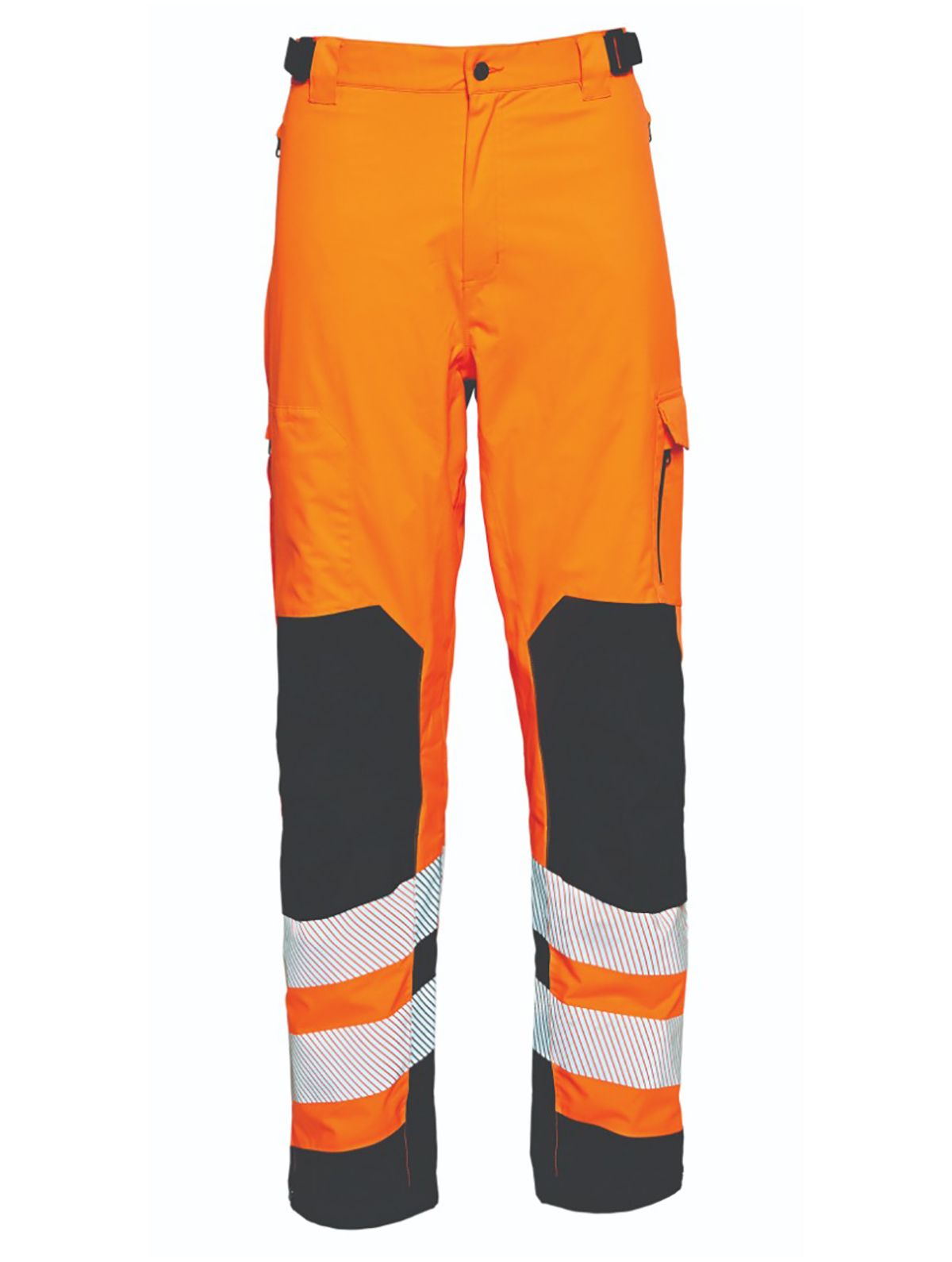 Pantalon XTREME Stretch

* * *

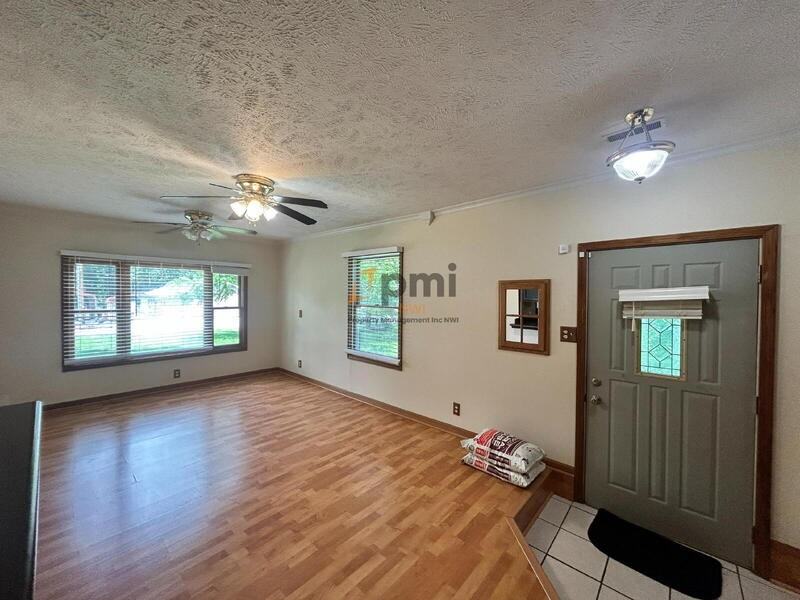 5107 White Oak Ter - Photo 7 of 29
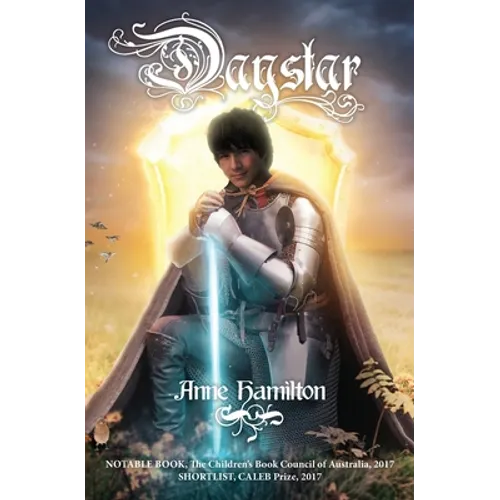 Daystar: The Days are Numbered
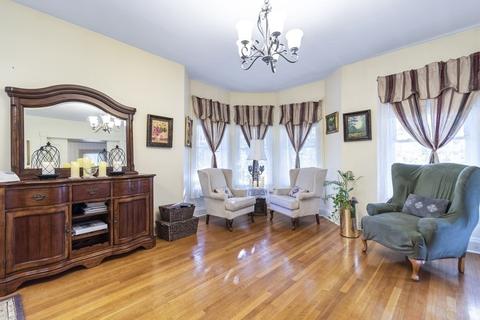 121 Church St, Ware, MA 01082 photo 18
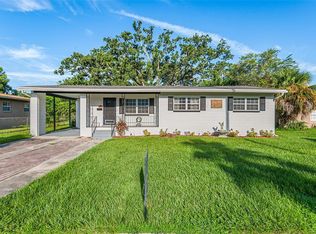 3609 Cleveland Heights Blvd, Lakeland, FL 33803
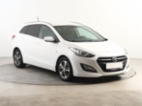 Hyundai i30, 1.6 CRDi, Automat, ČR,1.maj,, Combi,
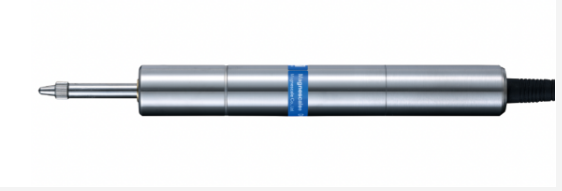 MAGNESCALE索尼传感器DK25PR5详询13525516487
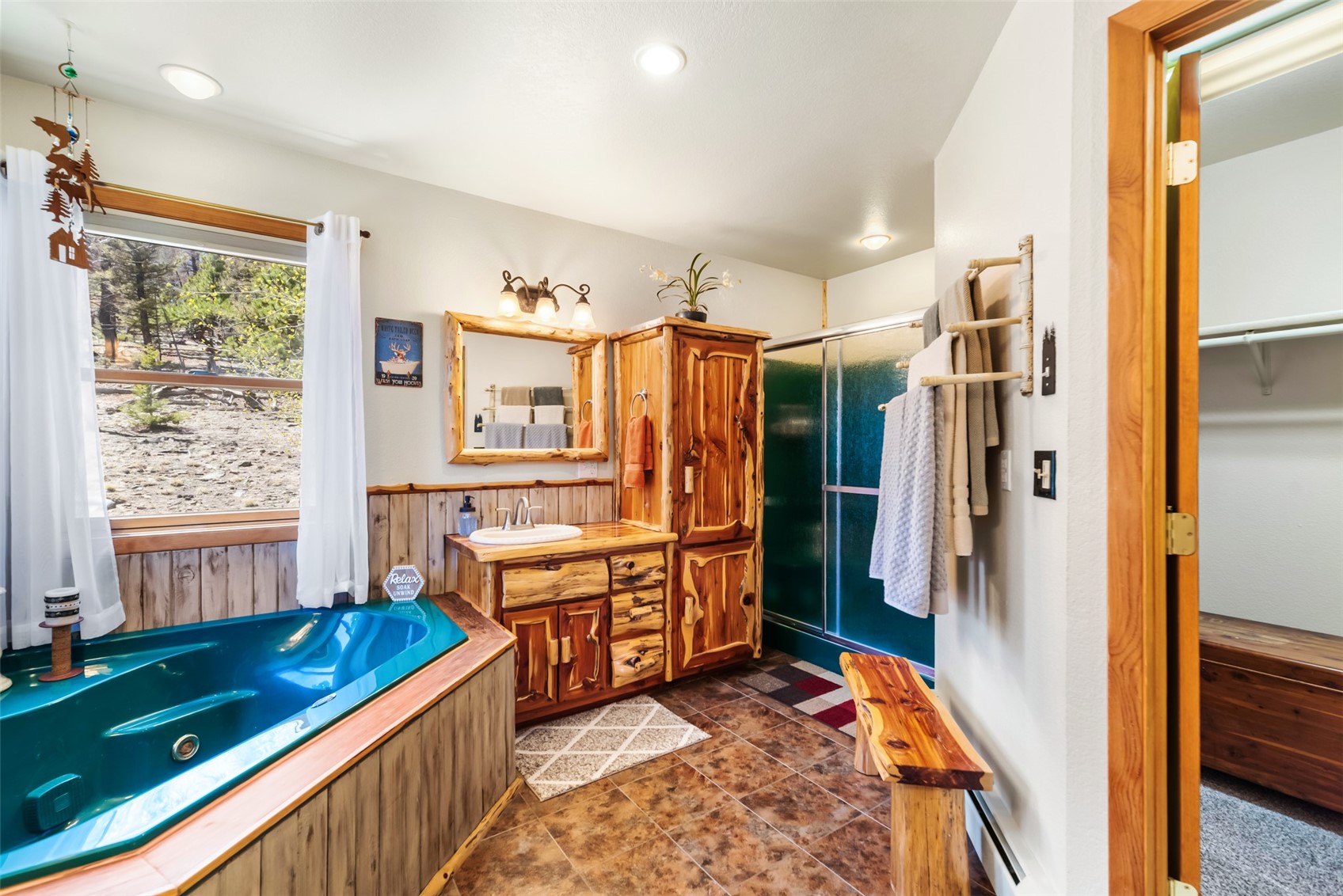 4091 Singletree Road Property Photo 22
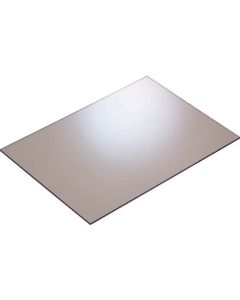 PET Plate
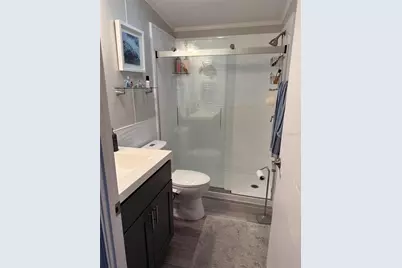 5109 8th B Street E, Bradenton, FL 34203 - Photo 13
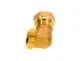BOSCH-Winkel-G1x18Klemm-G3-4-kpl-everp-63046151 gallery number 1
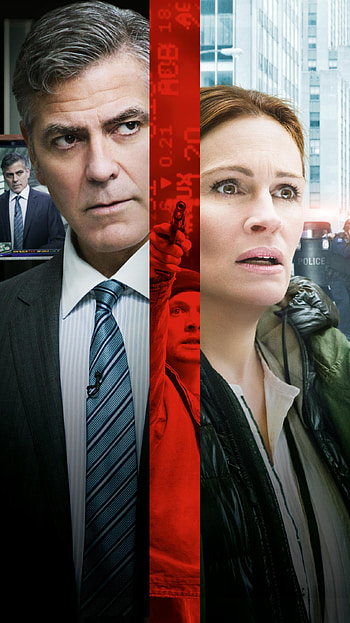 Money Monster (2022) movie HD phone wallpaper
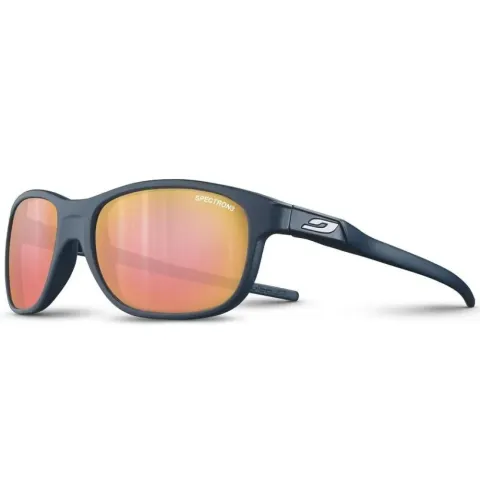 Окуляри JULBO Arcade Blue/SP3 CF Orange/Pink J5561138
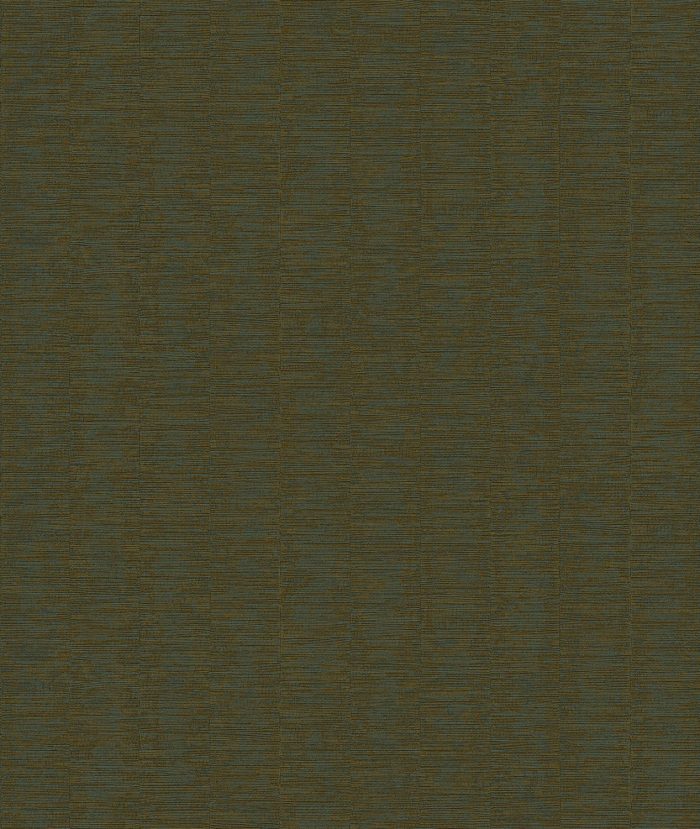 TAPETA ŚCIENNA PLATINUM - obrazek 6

Requirement:
Within the listing above, the lines starting at the one containing "3609 Cleveland Heights" and ending at the one containing "TAPETA ŚCIENNA PLATINUM - obrazek 6" are to be returned exactly. Omit the pictures.

Response to this exercise:
 3609 Cleveland Heights Blvd, Lakeland, FL 33803
 Hyundai i30, 1.6 CRDi, Automat, ČR,1.maj,, Combi,
 MAGNESCALE索尼传感器DK25PR5详询13525516487
 4091 Singletree Road Property Photo 22
 PET Plate
 5109 8th B Street E, Bradenton, FL 34203 - Photo 13
BOSCH-Winkel-G1x18Klemm-G3-4-kpl-everp-63046151 gallery number 1
 Money Monster (2022) movie HD phone wallpaper
 Окуляри JULBO Arcade Blue/SP3 CF Orange/Pink J5561138
 TAPETA ŚCIENNA PLATINUM - obrazek 6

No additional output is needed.